→ **Task statement**: Under this line are the records; repeat exactly the lines starting at the one containing "50pcs Halloween cartoon" and ending at the one containing "Тумба с раковиной", omitting pictures.

(Records from a dataset)

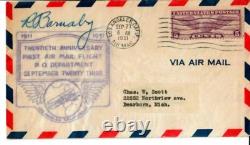 First Person To Earn a Soaring License Ralph Barnaby Hand Signed Cover COA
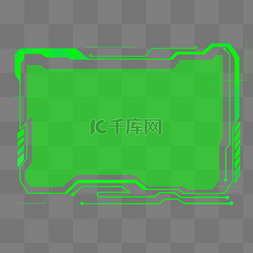 绿色展示框图片_绿色潮流荧光绿科技感边框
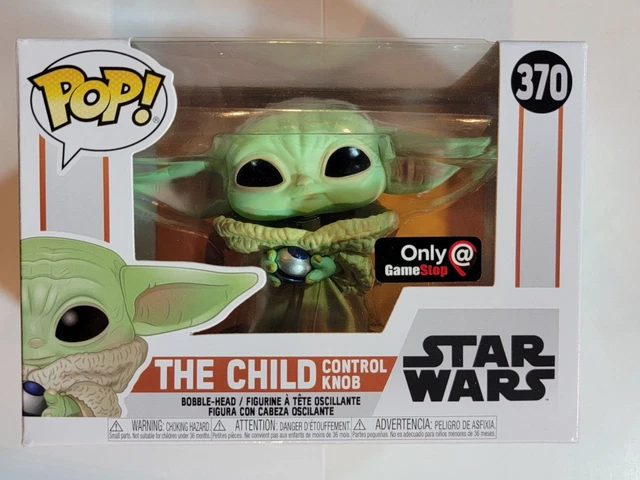 Star Wars Mandalorian Il Bambino Controllo Pomello Pop! Vinile Figura #370 Funko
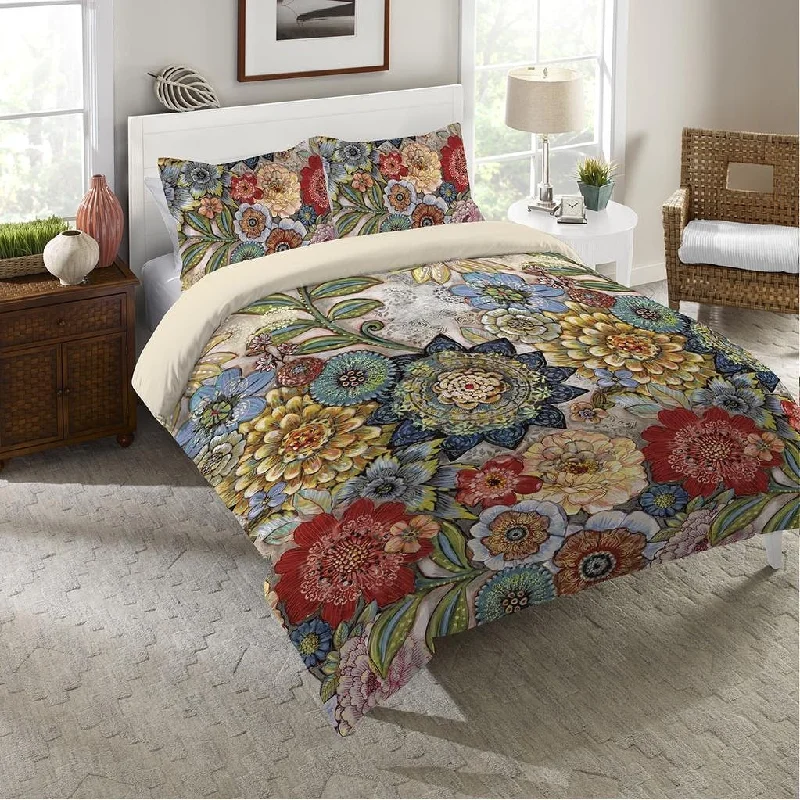 Boho Bouquet Duvet Sham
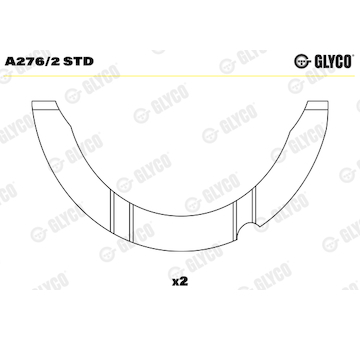 Distanční kotouč, kliková hřídel GLYCO A276/2 STD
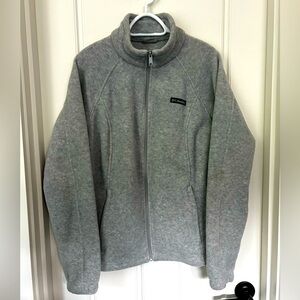 Women’s XL Columbia Benton Springs Full Zip Fleece Jacket - Heather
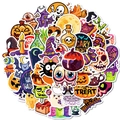 50pcs Halloween cartoon stickers featuring ghosts and pumpkins for DIY party decor - Halloween Cartoon Stickers (T01042054)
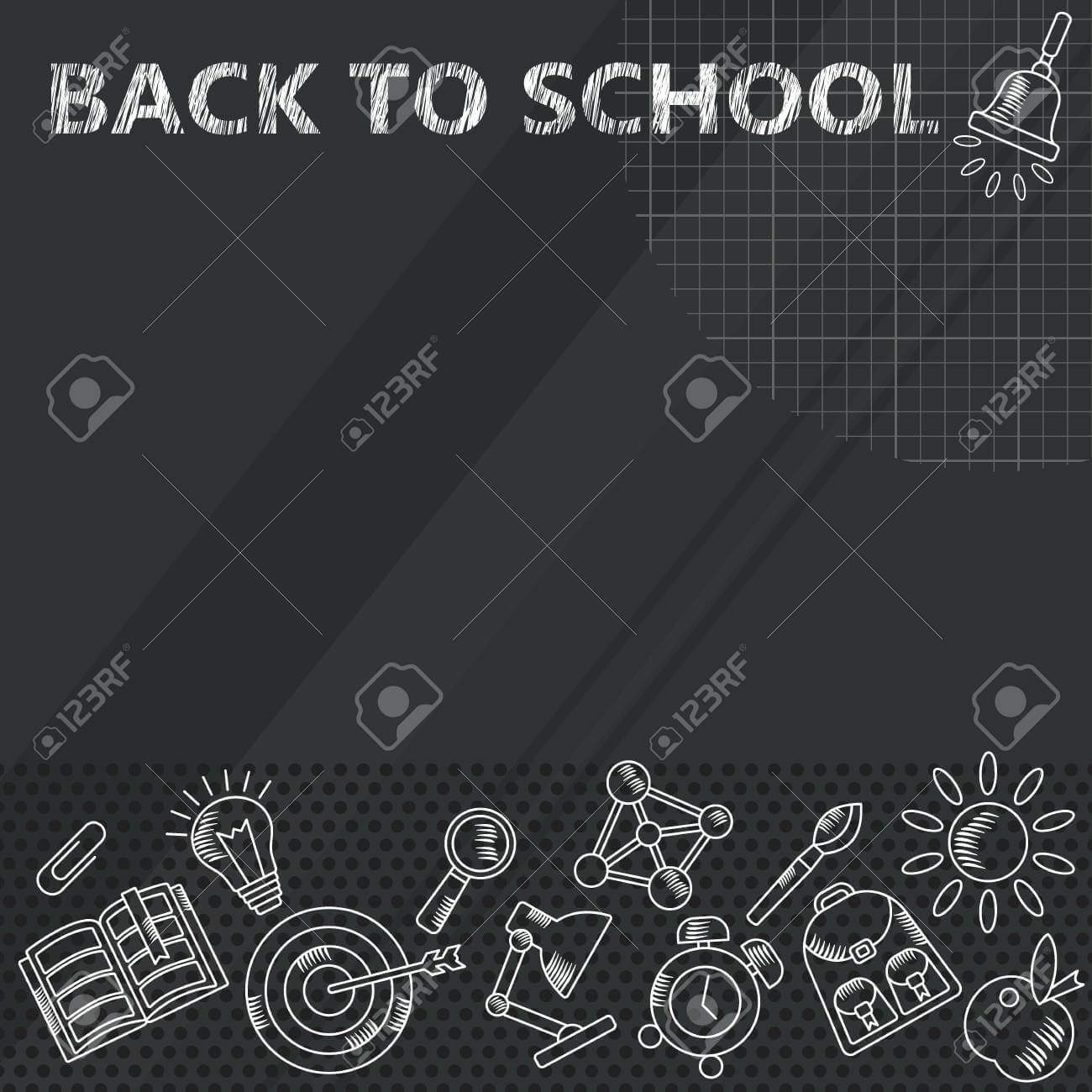 Back To School. Whiteboard In Classroom Poster And Banner Template.. For Classroom Banner Template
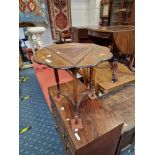 ROSEWOOD THREE LEAF DROP SIDE TABLE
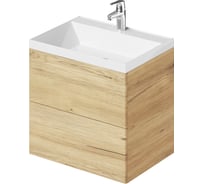 Тумба с раковиной подвесная ИТАНА Icon 60 600x447x585 Дуб Мавелла Голд 4657836465389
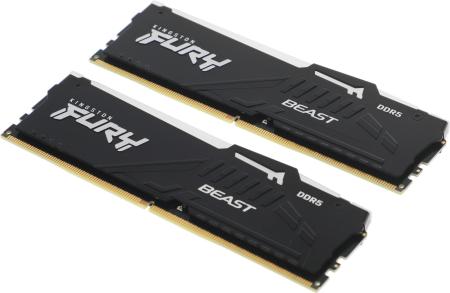 Оперативная память Kingston FURY Beast RGB 2x8ГБ DDR5 6000 МГц KF560C36BBEAK2-16 [KF560C36BBEAK2-16]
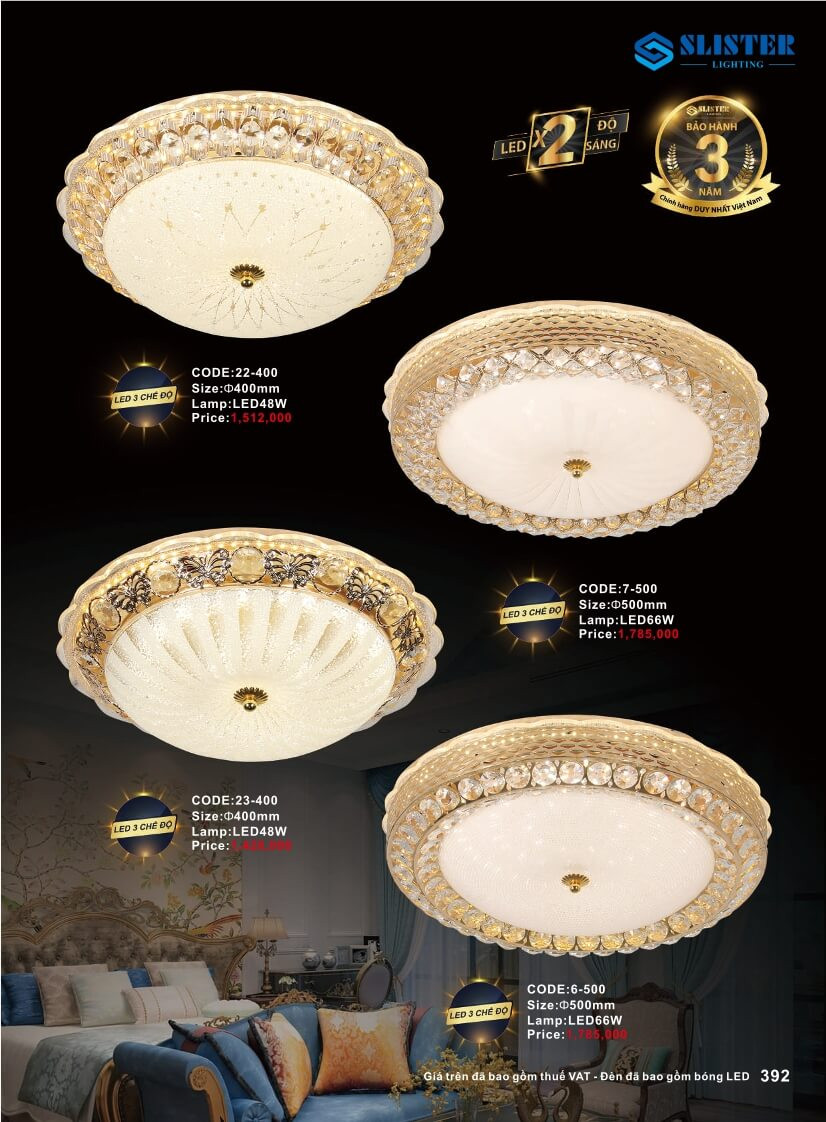 Catalogue đèn trang trí Slister Lighting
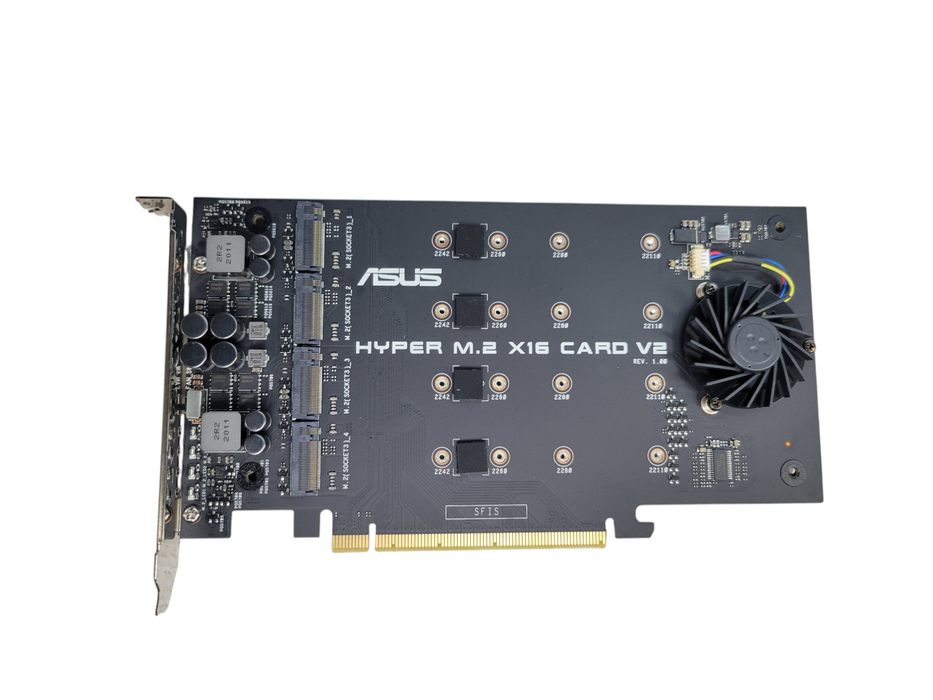 ASUS HYPER M.2 X16 CARD V2 | 4-Port PCIe NVMe RAID Adapter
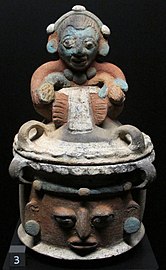 Mayan container from Guatemala, AD 600–800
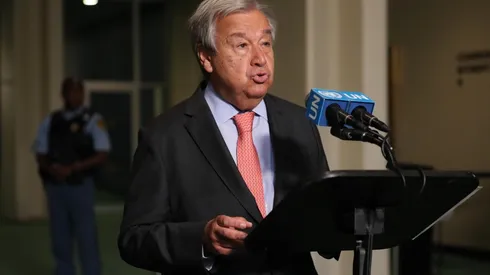 António Guterres, el Secretario General de la ONU.
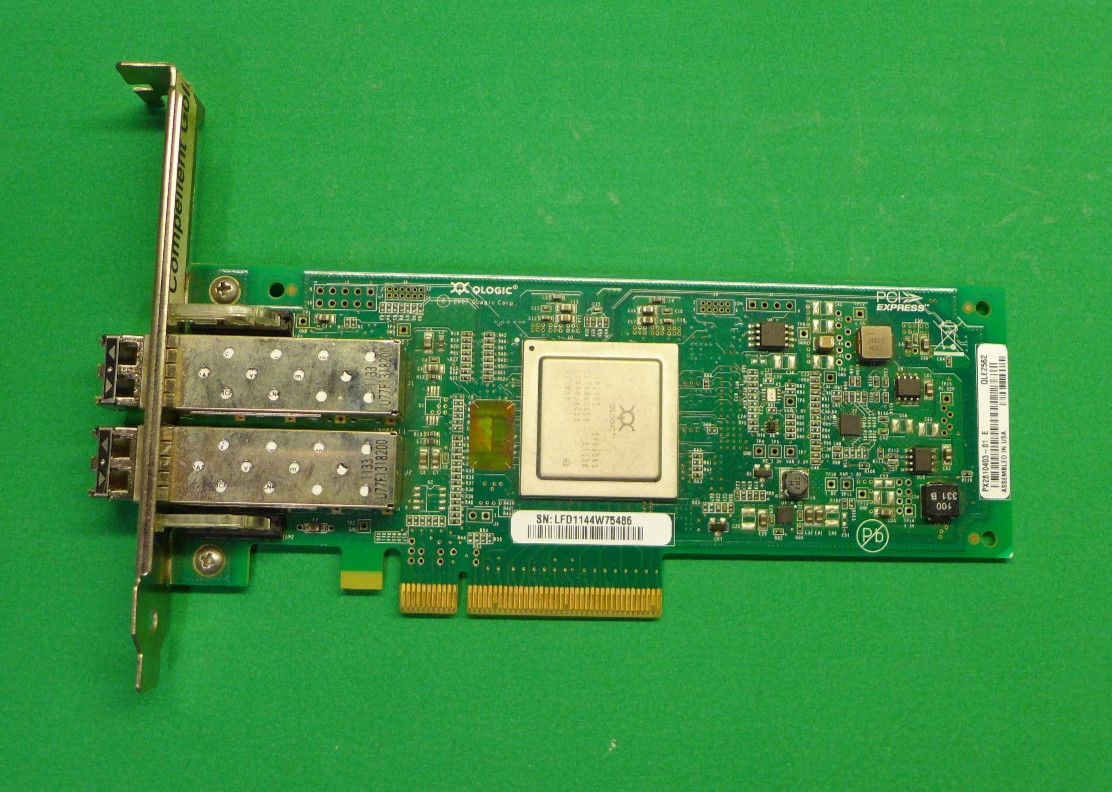 GENUINE QLogic Dual Port 8GB Fiber Channel PCIe Adapter Card PX2810403-01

→ **Problem solution**:
 50pcs Halloween cartoon stickers featuring ghosts and pumpkins for DIY party decor - Halloween Cartoon Stickers (T01042054)
 Back To School. Whiteboard In Classroom Poster And Banner Template.. For Classroom Banner Template
 ROSEWOOD THREE LEAF DROP SIDE TABLE
 Тумба с раковиной подвесная ИТАНА Icon 60 600x447x585 Дуб Мавелла Голд 4657836465389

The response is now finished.